Devoto à fé, genuína e crua, desde seus seis anos de idade, o jovem sempre saberia dizer, como resposta que habitava a ponta de sua língua, o que seria quando crescesse. “Padre, papai, serei padre.” E os adultos sorriam ao antes moleque levado que se entregara de corpo e alma ao Catolicismo.

Ia à igreja não apenas nos domingos, mas também em todos os outros dias, se não bastasse cuidar do leilão solidário. Nunca pusera o olho no dinheiro que recebiam, se continha com a recepção. O ouro, desprezava com louvor, e via esta como apenas mais uma das características que o bom Deus havia lhe dado para indicar seu indiscutível futuro: o de ser o homem que espalharia a grandiosa palavra divina que, nos sombrios tempos vividos, fora se perdendo pelos excessivos pecados humanos. Já a sua falta de fé pela humanidade, escondia em perigoso confim de seu cérebro; mas, afinal, Ele não cometia erros.
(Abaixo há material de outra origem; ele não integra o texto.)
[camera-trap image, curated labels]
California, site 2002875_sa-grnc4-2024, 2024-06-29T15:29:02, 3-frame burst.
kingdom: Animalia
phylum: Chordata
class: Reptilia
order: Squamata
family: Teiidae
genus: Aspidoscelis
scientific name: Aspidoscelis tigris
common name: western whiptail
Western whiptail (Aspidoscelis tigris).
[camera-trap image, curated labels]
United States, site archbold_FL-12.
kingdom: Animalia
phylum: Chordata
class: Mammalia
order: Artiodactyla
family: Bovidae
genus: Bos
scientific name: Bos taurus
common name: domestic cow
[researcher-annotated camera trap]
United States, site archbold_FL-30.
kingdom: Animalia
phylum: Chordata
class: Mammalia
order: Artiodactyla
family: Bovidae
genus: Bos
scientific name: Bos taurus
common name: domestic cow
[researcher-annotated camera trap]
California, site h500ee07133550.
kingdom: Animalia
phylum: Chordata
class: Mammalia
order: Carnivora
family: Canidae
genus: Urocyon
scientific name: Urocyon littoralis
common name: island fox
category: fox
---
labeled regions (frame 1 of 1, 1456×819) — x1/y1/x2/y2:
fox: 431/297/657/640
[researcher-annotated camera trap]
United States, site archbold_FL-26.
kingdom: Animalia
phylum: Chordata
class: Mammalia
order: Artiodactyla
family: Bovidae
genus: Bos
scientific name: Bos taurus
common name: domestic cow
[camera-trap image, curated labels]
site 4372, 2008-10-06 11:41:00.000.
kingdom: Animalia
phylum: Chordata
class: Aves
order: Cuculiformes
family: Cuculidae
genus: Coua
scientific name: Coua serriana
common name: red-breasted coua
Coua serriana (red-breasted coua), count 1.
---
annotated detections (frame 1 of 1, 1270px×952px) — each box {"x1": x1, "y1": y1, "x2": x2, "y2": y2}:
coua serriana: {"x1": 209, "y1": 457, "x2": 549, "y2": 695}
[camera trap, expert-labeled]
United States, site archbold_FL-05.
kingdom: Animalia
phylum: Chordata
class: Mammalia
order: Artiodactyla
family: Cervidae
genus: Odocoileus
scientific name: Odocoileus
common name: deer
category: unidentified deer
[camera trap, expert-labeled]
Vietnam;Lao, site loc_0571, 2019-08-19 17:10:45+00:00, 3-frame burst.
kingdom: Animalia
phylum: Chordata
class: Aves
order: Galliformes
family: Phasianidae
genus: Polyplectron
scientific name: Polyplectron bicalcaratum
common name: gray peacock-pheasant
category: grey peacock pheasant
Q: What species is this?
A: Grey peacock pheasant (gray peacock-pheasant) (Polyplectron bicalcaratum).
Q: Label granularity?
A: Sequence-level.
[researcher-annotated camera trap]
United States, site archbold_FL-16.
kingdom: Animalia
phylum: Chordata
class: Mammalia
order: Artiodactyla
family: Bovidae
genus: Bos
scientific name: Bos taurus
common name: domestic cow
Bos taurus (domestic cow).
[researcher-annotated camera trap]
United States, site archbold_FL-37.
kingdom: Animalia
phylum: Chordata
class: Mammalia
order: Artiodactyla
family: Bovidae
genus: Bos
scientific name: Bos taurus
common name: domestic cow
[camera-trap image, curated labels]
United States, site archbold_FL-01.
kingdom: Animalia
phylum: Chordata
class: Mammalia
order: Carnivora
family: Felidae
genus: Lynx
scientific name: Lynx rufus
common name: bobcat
Passava as tardes lendo livros nos limites do bosque e da aldeia. Mesmo que fosse poesia ou romance, a Bíblia não deixaria de acompanha-lo no bolso da grande batina, branca e azul como jóias, que ganhara de seu instrutor. Naquela tarde, deliciava-se quase que clandestinamente com um conto sobre monstros.

Não irás para além dos bosques, Magda!” O cavalheiro genérico fruto de escrita mediana alertava a ousada heroína sobre os vampiros que viviam do outro lado da floresta.

Oh, Neal, mas sem eles, que propósito minha vida terá?” E ela ignorou-o, zarpando em seu cavalo, rumo à terra proibida.

Nathaniel divertia-se com as criaturas fantásticas que o ser humano produzia. Bruxas em longas vassouras, mortos que voltavam à vida, homens sem cabeça, fantasmas de parentes vingativos... e seus preferidos, é claro, os infames vampiros. Criaturas estas que, depois da transformação, se alimentavam estritamente de sangue humano. Arrepiava-se com o pensamento de que, talvez, na calada da noite, aberrações assim poderiam estar vagando pelas ruas, despreocupadas pela superioridade diabólica que exerciam sobre os pobres humanos. Depois de cada livro, é claro, preparava-se para uma oração. Ficção ou não, queria-os longe de si.

Passou os dedos sobre o crucifixo no peito e respirou fundo. O som suave e melódico do sino da igreja atingiu seus ouvidos. Dezoito badaladas e, agora, ele sabia que já era hora de retornar ao seu posto, por não haver pecado maior que deixar o padre esperando para dar-lhe aulas. E correu, inocente, mal percebendo que seu livro ficara para trás sob o sol que se punha. Neal, Magda e os tenebrosos vampiros dormiriam sós esta noite.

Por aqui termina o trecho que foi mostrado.